Texto de origem
○ ○ ○ ○

Para realizar as cenas de ação, a equipe da Netflix usou nada menos do que 1.829 armas e 95 litros de sangue artificial. Também foram utilizados 146 veículos, entre carros, motos, caminhões, barcos e aviões. E o mais interessante, que dá uma boa dimensão do que o espectador vai encontrar: Dhalia e seus técnicos produziram nove situações de explosão — ou seja, mais de uma por episódio, uma vez que a série conta com oito capítulos, com mais ou menos uma hora cada.
Inspiração na realidade
— DNA do Crime é uma série que captura um nervo central do Brasil atual, que é essa questão de segurança pública. O crime organizado, as facções, os assaltos a banco e os domínios de cidade. Então, é uma série que traz todos esses temas e, depois, vem a questão do DNA e da fronteira. A produção tenta capturar essa complexidade das relações criminais do Brasil — explica Heitor Dhalia, em entrevista para GZH.
O criador do programa conta que a grande extensão da fronteira seca na divisa com o Paraguai propicia o tipo de crime que é retratado na série — o de domínio de cidade, que é executado por grupos de diversos criminosos, divididos em tarefas específicas, que subjugam a ação do poder público com armamento pesado. Segundo Dhalia, esta modalidade é totalmente "made in Brazil".
— É um hub criminal que as pessoas não conhecem, esse tipo de assalto só tem no Brasil. Nenhum outro país tem isso, de grupos que dominam as cidades. Não existem em nenhuma literatura. Então, eu acho que a série mostra um pouco disso, colocando adrenalina e emoção nesta história — comenta o cineasta.
Dhalia, que tem em sua carreira filmes nacionais — O Cheiro do Ralo (2006) — e estrangeiros — 12 Horas (2012), estrelado por Amanda Seyfried —, veio se especializando nos últimos anos em séries de ação, como o sucesso Arcanjo Renegado, iniciada em 2020 e que garantiu renovação até a quinta temporada. Desta empreitada, ele foi coletando peças para juntar e criar o seu mais novo trabalho, mas tendo como principal referência os fatos.
— A minha maior inspiração foi a realidade. Eu trabalhei com muitos consultores, com muitos policiais, muitos egressos do sistema penal, muitos ex-assaltantes de bancos, chefes de força tática, policiais federais, policiais civis, peritos. Então, é um mergulho profundo nas estruturas da polícia e do crime. A gente, então, quis fazer uma série que dialogasse com muita gente, brigando por uma audiência grande, com uma história brasileira. Temos a nossa multinacional do crime — ressalta.

○ ○ ○ ○

Dados fornecidos
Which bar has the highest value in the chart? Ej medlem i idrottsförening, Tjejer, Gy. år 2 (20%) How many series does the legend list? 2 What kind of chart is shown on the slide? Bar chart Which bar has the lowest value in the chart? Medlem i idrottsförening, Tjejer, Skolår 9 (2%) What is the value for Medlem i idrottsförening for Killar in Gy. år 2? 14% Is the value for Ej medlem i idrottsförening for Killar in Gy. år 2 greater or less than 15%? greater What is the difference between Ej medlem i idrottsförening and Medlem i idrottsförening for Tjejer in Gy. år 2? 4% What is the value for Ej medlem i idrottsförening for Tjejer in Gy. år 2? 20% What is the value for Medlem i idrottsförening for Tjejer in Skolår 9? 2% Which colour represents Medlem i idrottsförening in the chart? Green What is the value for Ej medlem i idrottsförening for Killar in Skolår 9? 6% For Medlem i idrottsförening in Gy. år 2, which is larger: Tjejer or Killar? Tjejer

○ ○ ○ ○

Exercícios
(A) Digite novamente o trecho do texto sobre a série DNA do Crime que começa em "Inspiração na realidade" e vai até "entrevista para GZH.".
(B) Prolongue o texto sobre a série DNA do Crime, continuando a partir do ponto em que ele termina.
Não é preciso consultar os dados.

Respostas escritas
(A)
Inspiração na realidade
— DNA do Crime é uma série que captura um nervo central do Brasil atual, que é essa questão de segurança pública. O crime organizado, as facções, os assaltos a banco e os domínios de cidade. Então, é uma série que traz todos esses temas e, depois, vem a questão do DNA e da fronteira. A produção tenta capturar essa complexidade das relações criminais do Brasil — explica Heitor Dhalia, em entrevista para GZH.

(B)
Claro que a história, mesmo bebendo na verdade, traz a ficção como poderosa costura dos fatos. A trama de DNA do Crime acompanha o policial federal Benício (Rômulo Braga) que, após perder um amigo, fica obcecado por capturar os criminosos — eis que ele descobre que os assaltos ao Paraguai podem estar ligados com o assassinato que tanto lhe atormenta, sendo o principal ponto entre os dois acontecimentos o malvadão Sem Alma (Thomás Aquino).
Para ajudar na missão, Benício contará com a policial Suellen (Maeve Jinkings), que recém voltou da licença-maternidade e tem uma família com que se preocupar. A improvável dupla então conduz o protagonismo da trama, que tem grandes doses de ação, mas também, abre espaço para a ciência mostrar a sua importância na resolução dos crimes. Tudo bem dosado e bem-produzido. DNA do Crime tem tudo para ser um hit da Netflix.
Para Dahlia, é só questão de ter o sinal verde por parte do serviço de streaming para desenvolver a segunda temporada, pois novos crimes cinematográficos não deixam de surgir no país:
— O Brasil é uma fábrica. Não para. Fontes de inspiração aparecem todo dia. Parabéns para o pessoal, viu? Eles trabalham. Não sei se é tão bom assim para o país, porque é um problema que vai ter de ser resolvido em alguma hora, mas para a dramaturgia é muito bom, porque história não vai faltar nunca.